(Stored data entries)
####################
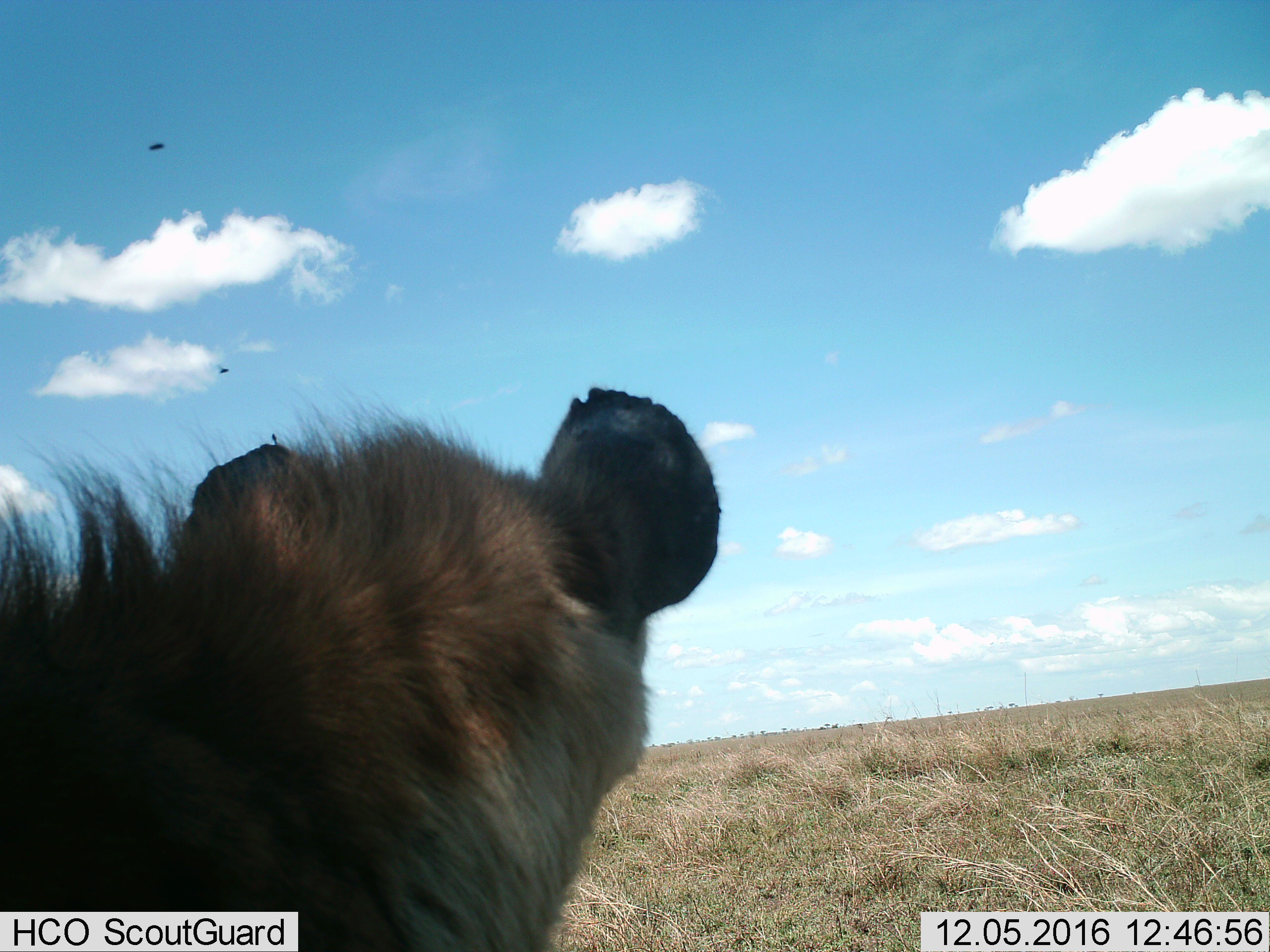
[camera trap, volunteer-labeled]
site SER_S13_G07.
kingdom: Animalia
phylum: Chordata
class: Mammalia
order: Carnivora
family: Hyaenidae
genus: Crocuta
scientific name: Crocuta crocuta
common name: spotted hyena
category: hyenaspotted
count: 1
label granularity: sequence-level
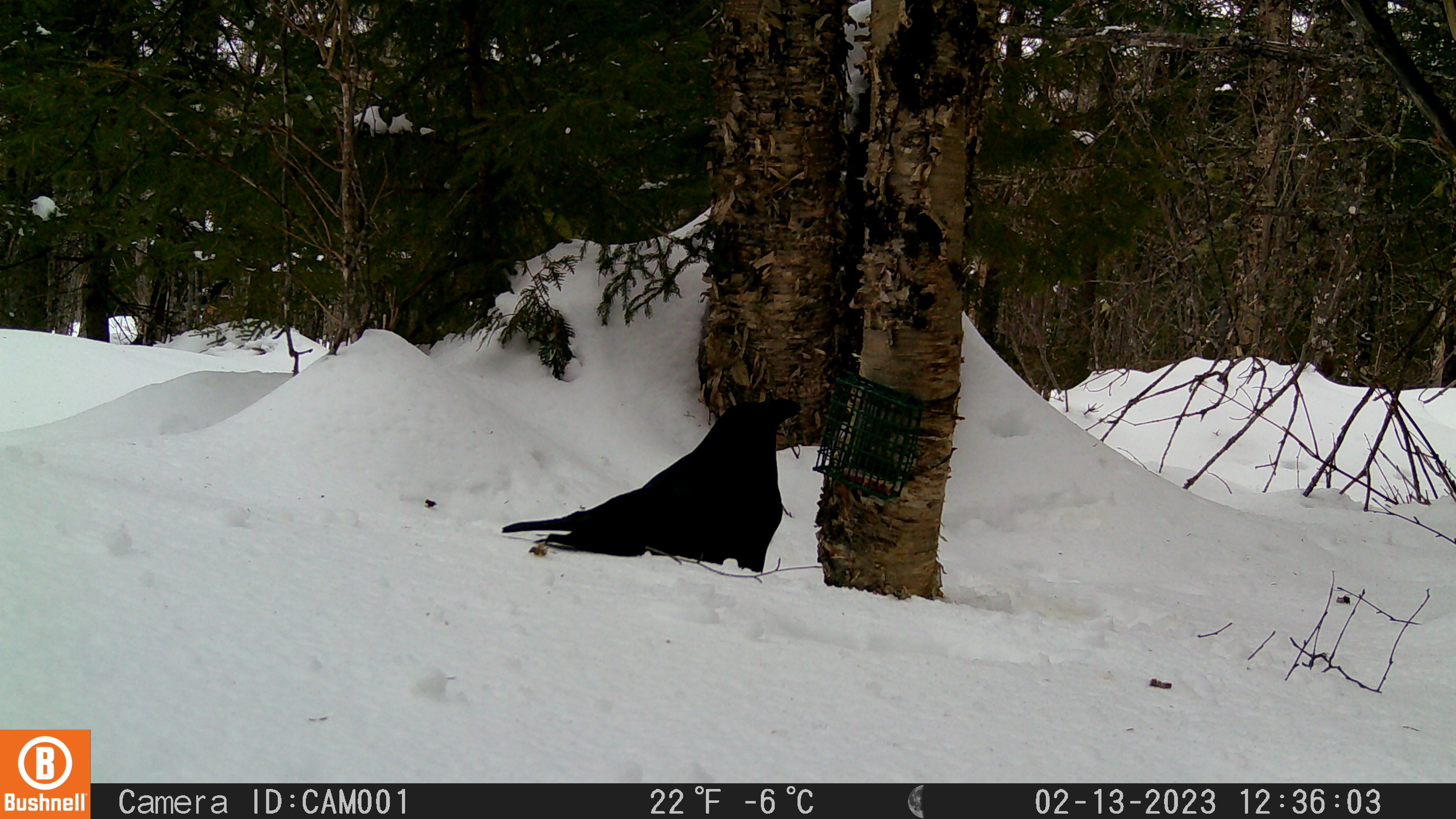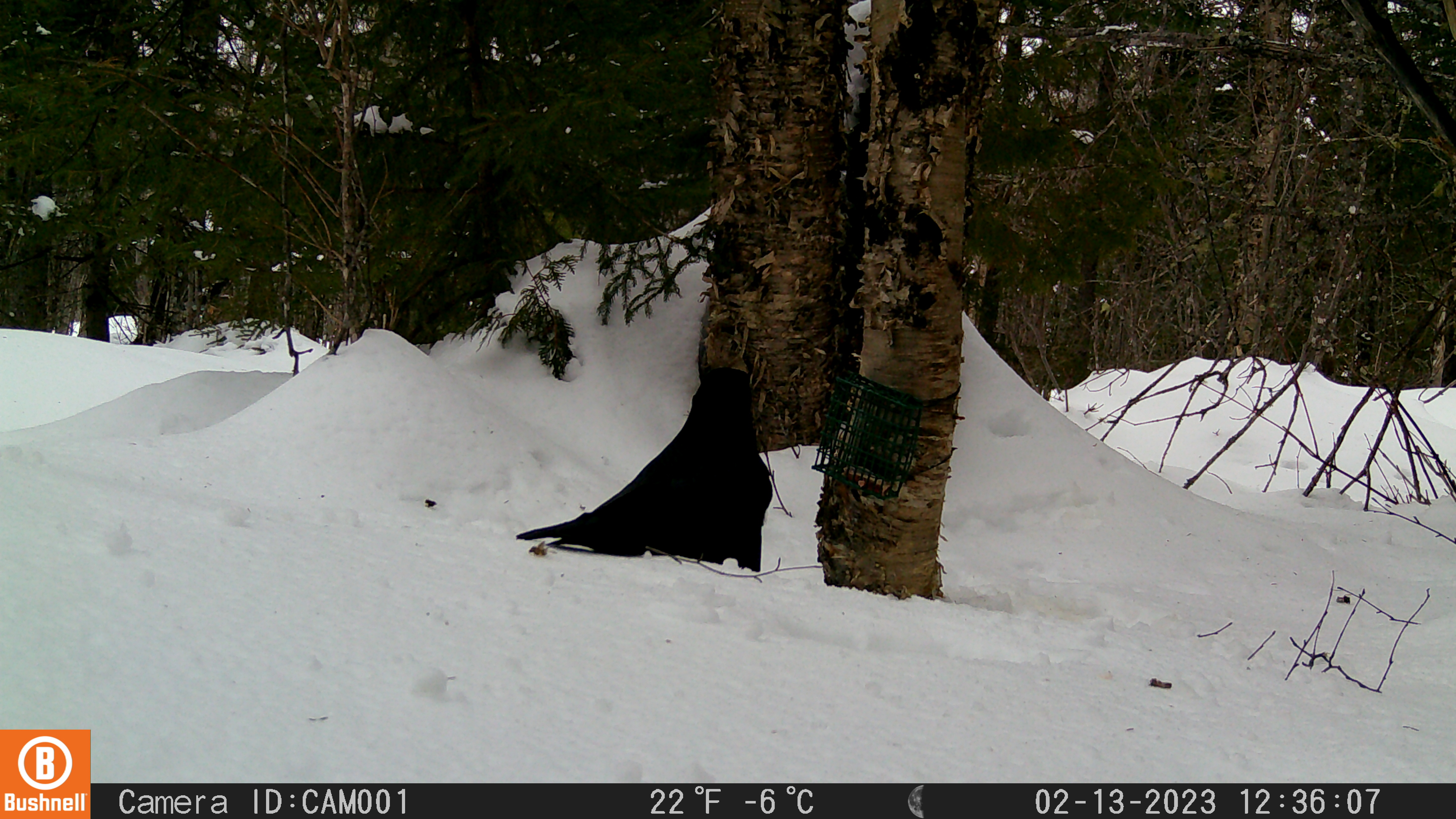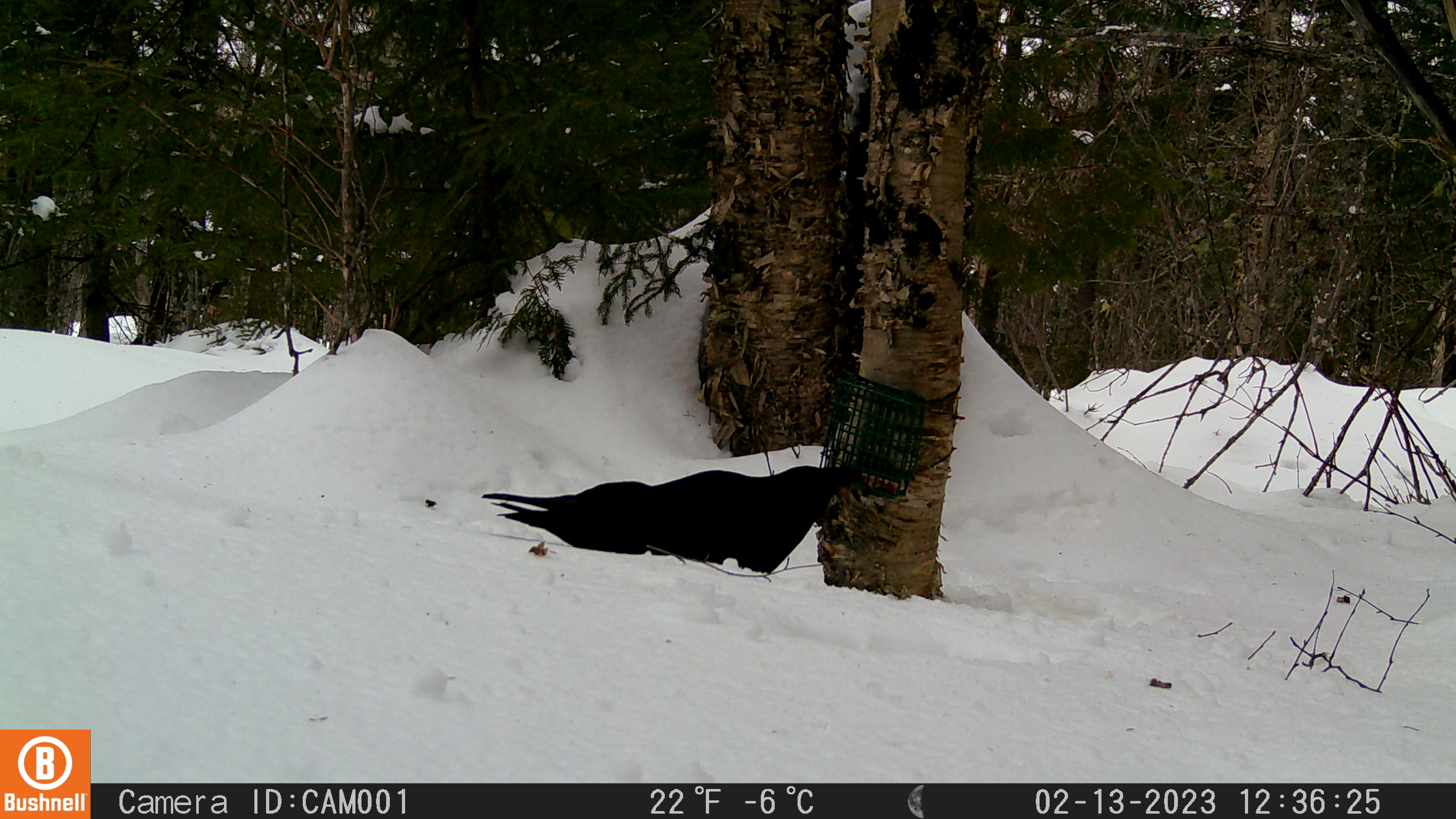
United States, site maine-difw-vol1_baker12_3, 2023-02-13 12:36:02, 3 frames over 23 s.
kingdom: Animalia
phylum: Chordata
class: Aves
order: Passeriformes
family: Corvidae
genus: Corvus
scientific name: Corvus corax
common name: common raven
Common raven (Corvus corax).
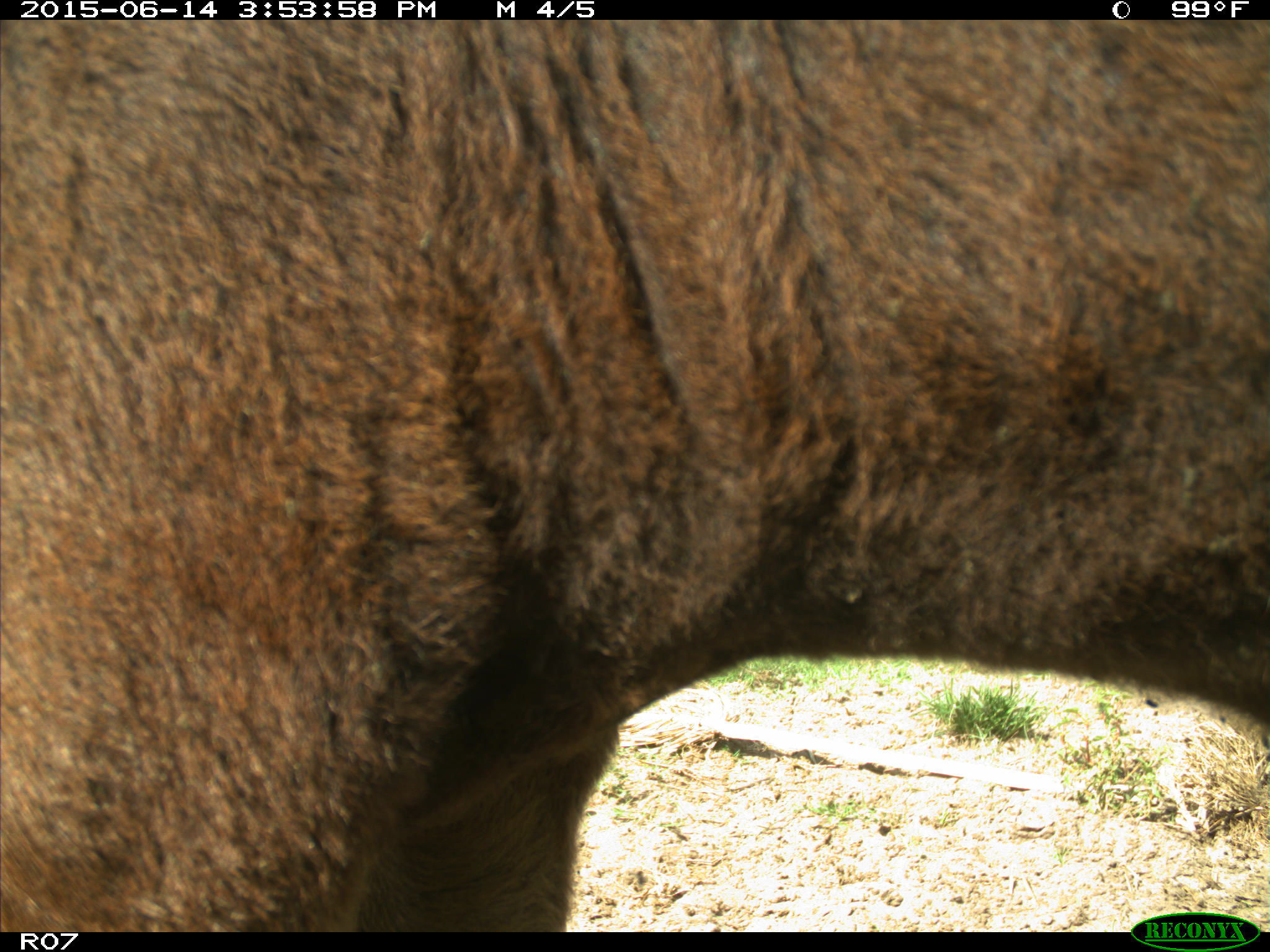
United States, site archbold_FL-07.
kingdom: Animalia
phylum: Chordata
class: Mammalia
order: Artiodactyla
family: Bovidae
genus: Bos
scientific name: Bos taurus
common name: domestic cow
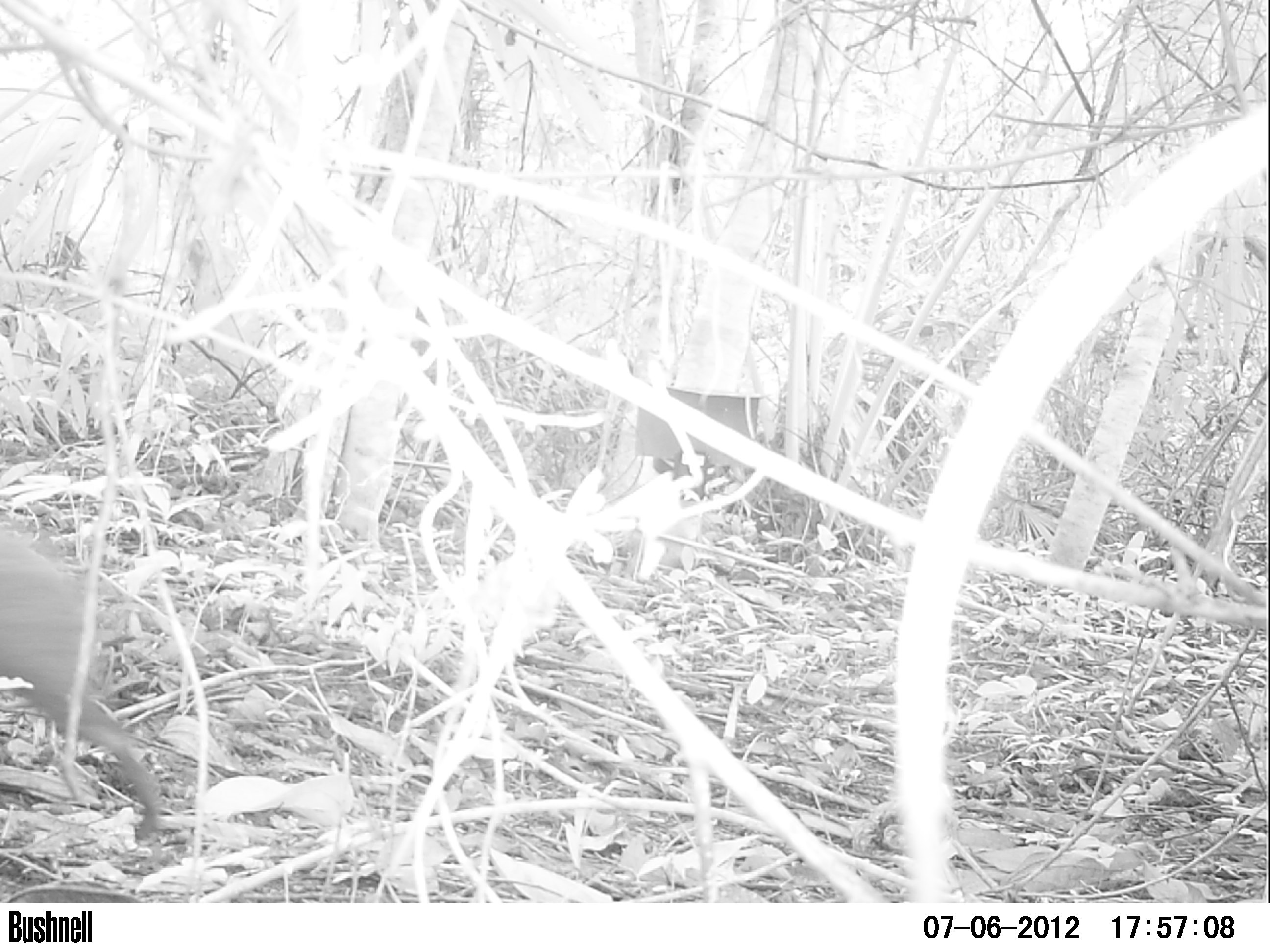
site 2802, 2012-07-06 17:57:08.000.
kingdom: Animalia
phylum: Chordata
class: Mammalia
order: Rodentia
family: Dasyproctidae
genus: Dasyprocta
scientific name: Dasyprocta punctata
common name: central american agouti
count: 1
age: adult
####################
_WHAT THIS TASK INVOLVES_: Could the entries above be returned verbatim, with no pictures included?

_ANSWER BOX_:
[camera trap, volunteer-labeled]
site SER_S13_G07.
kingdom: Animalia
phylum: Chordata
class: Mammalia
order: Carnivora
family: Hyaenidae
genus: Crocuta
scientific name: Crocuta crocuta
common name: spotted hyena
category: hyenaspotted
count: 1
label granularity: sequence-level
United States, site maine-difw-vol1_baker12_3, 2023-02-13 12:36:02, 3 frames over 23 s.
kingdom: Animalia
phylum: Chordata
class: Aves
order: Passeriformes
family: Corvidae
genus: Corvus
scientific name: Corvus corax
common name: common raven
Common raven (Corvus corax).
United States, site archbold_FL-07.
kingdom: Animalia
phylum: Chordata
class: Mammalia
order: Artiodactyla
family: Bovidae
genus: Bos
scientific name: Bos taurus
common name: domestic cow
site 2802, 2012-07-06 17:57:08.000.
kingdom: Animalia
phylum: Chordata
class: Mammalia
order: Rodentia
family: Dasyproctidae
genus: Dasyprocta
scientific name: Dasyprocta punctata
common name: central american agouti
count: 1
age: adult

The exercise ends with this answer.